A. Volkwagens Diesel Emissions Control Scandal
B. samsung bribery scandal of 2017
C. Toshiba accounting scandal
Ethical violations of an organization strongly impact the strategic leaders, CEO, and stakeholders of other organizations. The companies become confused about the legal perspectives of policymaking strategies and ethical aspects of organizational decision-making.
Volkswagen scandal
The Volkswagen scandal is also considered the Dieselgate scandal or the Emissiongate scandal strongly impacted the strategic leaders and CEOs. The company failed to maintain alignment with the USA's environmental policies, which resulted in issuing notice from the United States Environment Protection agencies. The company violated the carbon emission standard of the USA. It did not comply with the California air resources board, which has kept a long term impact.
Impacts on other strategic leaders are as follows:
· The strategic leaders and CEO started revising their environmental policies.
· CEOs and stakeholders of automobile companies started planning to reduce carbon emission from their cars.

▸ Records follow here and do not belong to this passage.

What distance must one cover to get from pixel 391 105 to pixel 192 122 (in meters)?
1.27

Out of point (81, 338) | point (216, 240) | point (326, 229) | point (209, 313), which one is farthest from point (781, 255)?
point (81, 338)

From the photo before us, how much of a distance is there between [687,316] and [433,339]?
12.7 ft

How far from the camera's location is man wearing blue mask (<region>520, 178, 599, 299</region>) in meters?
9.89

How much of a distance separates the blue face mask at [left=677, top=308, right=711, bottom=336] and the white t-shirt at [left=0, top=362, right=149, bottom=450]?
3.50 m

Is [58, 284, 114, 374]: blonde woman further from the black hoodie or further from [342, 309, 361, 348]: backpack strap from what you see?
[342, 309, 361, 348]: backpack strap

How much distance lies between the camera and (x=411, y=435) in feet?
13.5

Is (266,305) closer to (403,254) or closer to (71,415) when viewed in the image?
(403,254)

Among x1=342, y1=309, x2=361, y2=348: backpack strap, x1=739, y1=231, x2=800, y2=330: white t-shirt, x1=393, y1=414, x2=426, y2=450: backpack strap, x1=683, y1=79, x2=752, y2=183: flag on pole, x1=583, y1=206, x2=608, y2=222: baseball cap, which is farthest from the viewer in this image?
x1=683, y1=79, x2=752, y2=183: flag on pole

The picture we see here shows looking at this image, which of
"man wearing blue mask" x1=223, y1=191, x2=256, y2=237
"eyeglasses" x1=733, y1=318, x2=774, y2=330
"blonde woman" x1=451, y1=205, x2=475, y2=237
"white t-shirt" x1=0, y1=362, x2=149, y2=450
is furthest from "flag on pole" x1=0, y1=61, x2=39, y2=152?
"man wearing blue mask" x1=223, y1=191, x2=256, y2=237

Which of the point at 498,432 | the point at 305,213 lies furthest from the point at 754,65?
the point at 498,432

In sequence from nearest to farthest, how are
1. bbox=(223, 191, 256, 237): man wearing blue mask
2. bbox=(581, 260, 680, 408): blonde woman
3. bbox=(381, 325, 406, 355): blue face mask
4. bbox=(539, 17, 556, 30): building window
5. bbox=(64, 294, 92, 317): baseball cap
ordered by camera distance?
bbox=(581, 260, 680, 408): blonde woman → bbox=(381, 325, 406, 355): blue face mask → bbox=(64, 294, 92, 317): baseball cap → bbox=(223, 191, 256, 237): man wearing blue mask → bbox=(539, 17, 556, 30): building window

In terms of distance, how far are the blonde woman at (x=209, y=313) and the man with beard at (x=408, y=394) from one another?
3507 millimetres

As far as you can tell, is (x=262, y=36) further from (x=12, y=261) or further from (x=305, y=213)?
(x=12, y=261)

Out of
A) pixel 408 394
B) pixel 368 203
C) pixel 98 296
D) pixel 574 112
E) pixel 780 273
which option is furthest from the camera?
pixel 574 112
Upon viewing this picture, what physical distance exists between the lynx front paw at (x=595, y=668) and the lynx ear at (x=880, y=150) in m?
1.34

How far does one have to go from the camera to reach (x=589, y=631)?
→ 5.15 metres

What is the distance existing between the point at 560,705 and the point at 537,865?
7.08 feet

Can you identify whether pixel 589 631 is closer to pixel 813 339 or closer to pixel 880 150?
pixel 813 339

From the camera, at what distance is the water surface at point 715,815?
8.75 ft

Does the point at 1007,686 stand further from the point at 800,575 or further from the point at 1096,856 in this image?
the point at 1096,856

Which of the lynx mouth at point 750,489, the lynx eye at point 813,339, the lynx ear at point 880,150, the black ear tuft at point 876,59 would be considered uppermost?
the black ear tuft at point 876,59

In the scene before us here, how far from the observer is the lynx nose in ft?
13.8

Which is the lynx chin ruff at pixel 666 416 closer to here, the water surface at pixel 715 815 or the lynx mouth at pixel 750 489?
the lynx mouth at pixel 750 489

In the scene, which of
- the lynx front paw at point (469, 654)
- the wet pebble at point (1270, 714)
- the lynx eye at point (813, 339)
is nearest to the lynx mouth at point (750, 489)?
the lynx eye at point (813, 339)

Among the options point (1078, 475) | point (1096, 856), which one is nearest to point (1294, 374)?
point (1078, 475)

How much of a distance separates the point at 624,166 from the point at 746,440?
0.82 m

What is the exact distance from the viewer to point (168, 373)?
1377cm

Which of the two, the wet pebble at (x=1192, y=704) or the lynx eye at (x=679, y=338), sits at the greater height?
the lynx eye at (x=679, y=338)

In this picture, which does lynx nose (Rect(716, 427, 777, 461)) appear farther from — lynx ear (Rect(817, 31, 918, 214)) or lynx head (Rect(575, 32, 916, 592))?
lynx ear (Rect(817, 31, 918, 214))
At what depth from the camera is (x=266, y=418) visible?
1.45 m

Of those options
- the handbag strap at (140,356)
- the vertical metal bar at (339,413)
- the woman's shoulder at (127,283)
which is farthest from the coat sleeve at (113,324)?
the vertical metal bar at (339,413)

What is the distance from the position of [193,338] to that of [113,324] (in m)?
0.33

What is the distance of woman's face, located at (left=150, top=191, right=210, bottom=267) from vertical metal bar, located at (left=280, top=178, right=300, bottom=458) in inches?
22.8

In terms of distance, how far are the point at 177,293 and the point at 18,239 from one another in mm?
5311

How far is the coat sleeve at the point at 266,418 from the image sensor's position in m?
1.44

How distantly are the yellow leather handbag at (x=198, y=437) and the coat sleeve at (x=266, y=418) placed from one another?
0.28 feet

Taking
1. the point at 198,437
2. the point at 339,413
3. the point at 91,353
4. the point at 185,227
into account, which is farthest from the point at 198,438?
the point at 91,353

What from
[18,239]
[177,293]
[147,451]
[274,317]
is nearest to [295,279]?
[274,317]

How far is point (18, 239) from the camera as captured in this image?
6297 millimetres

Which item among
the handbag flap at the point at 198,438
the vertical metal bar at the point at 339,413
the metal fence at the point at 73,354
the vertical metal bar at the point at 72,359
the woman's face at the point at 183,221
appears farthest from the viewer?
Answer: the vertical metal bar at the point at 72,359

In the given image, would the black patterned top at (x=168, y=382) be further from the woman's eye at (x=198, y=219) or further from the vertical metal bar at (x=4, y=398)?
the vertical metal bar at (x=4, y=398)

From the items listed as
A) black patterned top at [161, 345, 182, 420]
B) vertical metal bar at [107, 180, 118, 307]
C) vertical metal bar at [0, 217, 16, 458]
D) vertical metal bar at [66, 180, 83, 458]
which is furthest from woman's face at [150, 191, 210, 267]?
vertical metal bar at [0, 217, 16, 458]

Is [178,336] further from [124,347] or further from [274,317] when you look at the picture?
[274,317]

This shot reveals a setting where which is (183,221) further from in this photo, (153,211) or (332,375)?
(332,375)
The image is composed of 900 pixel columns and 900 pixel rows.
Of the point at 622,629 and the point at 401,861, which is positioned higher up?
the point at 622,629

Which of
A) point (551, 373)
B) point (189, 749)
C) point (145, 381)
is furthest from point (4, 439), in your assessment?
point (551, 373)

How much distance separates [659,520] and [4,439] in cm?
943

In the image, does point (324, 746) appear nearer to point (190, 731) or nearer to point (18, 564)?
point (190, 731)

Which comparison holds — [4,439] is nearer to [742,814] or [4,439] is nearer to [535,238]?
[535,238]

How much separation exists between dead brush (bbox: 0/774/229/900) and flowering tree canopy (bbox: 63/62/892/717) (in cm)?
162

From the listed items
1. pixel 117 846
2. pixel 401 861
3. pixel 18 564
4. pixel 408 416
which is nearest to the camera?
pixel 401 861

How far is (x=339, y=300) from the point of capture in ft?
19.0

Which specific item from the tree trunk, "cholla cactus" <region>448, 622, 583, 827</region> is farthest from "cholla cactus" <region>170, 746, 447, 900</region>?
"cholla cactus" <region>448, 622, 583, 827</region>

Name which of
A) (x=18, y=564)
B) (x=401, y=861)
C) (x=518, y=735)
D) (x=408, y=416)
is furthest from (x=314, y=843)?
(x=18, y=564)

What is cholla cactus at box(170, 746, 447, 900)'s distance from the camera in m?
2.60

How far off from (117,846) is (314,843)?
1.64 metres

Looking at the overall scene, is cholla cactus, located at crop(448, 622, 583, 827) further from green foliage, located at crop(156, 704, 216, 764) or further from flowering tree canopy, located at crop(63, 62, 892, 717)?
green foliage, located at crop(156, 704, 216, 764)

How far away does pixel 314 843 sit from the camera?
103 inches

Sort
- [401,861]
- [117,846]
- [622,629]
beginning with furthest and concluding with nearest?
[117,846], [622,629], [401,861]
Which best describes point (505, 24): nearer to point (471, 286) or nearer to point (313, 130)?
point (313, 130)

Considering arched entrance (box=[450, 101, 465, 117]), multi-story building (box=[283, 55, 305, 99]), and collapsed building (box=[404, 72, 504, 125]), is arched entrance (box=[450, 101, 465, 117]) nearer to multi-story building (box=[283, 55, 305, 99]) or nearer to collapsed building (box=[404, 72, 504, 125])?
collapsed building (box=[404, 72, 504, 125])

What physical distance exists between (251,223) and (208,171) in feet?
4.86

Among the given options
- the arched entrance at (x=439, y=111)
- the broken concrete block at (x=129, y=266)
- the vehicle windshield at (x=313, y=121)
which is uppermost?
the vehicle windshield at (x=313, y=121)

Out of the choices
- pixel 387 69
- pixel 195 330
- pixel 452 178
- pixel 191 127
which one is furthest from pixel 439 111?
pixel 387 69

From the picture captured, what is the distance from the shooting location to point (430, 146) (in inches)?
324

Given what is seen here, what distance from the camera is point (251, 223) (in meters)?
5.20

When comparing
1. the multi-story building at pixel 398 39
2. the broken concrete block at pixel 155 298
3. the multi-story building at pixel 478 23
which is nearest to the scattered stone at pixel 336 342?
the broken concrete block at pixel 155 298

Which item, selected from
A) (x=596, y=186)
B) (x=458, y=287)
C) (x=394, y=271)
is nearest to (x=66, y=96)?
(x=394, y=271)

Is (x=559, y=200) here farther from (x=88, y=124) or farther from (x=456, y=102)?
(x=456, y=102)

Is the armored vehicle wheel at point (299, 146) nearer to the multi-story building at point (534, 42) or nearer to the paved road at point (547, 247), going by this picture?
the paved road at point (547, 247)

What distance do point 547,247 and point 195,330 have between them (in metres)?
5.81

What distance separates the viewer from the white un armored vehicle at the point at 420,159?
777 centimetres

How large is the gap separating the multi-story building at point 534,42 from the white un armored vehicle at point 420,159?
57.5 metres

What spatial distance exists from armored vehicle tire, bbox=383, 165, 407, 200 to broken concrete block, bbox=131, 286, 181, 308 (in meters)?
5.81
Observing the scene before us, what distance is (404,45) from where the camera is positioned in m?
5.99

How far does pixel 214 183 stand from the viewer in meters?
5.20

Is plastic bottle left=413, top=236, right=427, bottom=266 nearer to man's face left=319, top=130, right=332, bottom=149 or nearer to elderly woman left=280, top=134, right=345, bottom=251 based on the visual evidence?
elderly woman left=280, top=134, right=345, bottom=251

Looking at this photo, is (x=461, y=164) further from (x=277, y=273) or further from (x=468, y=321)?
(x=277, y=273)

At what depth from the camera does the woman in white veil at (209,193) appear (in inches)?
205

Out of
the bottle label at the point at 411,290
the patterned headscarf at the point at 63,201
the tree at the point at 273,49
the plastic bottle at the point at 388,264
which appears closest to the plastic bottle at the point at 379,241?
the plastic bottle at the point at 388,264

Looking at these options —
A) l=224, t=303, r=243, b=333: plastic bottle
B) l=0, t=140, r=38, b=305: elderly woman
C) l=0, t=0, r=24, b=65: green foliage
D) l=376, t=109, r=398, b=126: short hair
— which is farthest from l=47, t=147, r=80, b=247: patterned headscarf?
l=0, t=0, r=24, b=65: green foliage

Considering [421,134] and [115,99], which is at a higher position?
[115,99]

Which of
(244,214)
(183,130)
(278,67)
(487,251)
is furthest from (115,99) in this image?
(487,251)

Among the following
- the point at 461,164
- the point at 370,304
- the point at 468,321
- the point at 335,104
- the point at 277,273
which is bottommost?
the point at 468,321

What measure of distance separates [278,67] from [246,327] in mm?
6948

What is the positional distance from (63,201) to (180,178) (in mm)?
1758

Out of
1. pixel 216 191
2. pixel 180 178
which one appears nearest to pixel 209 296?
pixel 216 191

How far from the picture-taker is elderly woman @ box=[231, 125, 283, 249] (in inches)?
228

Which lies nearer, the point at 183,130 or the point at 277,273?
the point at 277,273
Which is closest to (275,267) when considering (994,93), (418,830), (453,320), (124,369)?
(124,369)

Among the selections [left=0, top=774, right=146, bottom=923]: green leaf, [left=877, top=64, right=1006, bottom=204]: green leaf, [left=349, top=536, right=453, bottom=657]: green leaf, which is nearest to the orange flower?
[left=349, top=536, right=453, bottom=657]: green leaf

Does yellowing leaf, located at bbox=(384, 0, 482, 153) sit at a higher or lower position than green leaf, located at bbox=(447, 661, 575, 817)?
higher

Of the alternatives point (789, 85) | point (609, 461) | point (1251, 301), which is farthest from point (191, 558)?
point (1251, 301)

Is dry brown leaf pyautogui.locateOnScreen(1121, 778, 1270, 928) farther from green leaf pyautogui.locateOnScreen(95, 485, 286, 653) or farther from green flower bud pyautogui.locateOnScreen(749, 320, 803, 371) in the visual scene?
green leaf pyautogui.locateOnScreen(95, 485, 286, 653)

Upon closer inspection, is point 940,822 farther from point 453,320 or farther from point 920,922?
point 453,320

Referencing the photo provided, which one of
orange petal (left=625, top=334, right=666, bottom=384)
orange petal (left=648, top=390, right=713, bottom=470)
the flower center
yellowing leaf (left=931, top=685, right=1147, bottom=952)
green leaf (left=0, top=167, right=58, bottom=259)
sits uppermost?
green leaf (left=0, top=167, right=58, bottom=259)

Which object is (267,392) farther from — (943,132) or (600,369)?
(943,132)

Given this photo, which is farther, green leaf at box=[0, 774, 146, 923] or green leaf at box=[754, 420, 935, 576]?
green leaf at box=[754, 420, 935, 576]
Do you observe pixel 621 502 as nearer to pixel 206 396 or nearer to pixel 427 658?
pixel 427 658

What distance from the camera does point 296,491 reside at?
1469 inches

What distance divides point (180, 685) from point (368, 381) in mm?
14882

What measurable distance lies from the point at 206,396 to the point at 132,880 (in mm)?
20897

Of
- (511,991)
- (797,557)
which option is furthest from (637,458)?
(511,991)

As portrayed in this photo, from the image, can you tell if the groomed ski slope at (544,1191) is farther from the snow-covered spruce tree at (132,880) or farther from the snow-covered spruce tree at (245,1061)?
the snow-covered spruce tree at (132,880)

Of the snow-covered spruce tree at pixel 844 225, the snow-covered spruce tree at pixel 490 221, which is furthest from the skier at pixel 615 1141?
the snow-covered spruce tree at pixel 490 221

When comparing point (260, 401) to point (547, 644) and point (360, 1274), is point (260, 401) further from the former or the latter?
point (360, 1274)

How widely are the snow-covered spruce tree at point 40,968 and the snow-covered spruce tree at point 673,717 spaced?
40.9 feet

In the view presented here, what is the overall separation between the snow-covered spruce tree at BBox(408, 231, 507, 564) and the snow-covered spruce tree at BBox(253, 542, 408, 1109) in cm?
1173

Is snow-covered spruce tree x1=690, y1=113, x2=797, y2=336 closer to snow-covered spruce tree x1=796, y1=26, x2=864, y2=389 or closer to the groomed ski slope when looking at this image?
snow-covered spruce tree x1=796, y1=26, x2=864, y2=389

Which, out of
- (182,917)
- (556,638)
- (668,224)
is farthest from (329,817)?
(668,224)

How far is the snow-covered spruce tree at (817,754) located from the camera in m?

· Some strategic leaders quickly called the legal bodies of their companies to have a quick discussion on environmental protection acts and ways to reduce environmental pollution.
Samsung's scandal in 2017
The scandal was raised on the chairman of Samsung electronics, where the chairman was arrested for corruption charges and South Korea's contemporary president Park Geun-Hye. He was accused of paying $37.7 million to two different non-profit organizations on behalf of the president in exchange for supporting the presidential candidate. The court brought ethical charges on Samsung's chairman that shook the entire corporate fraternity.
The impacts are mentioned below:
· Most of the strategic leaders of companies started taking stricter action against any kinds of bribery
· CEOs, stakeholders, and diplomatic leaders choose to analyze political factors before entering into any new market
· Strategic leaders and stakeholders planned to implement more reliable, and stricter ethical policy after the incident
C. Toshiba's accounting scandals
Toshiba faced an inappropriate accounting scandal. Independent accounting practitioners found that there was malpractice in accounting standards and accounting misconduct for what the company was convicted, which was a great lesson for other strategic leaders, CEOs, and stakeholders.
Impacts are described below:
· Companies started focusing more on regular financial audits.
· Strategic leaders and CEOs started keeping records of every transactional detail.
· CEOs and strategic leaders started distributing similar and accurate financial statements to all stakeholders to maintain accounting transparency.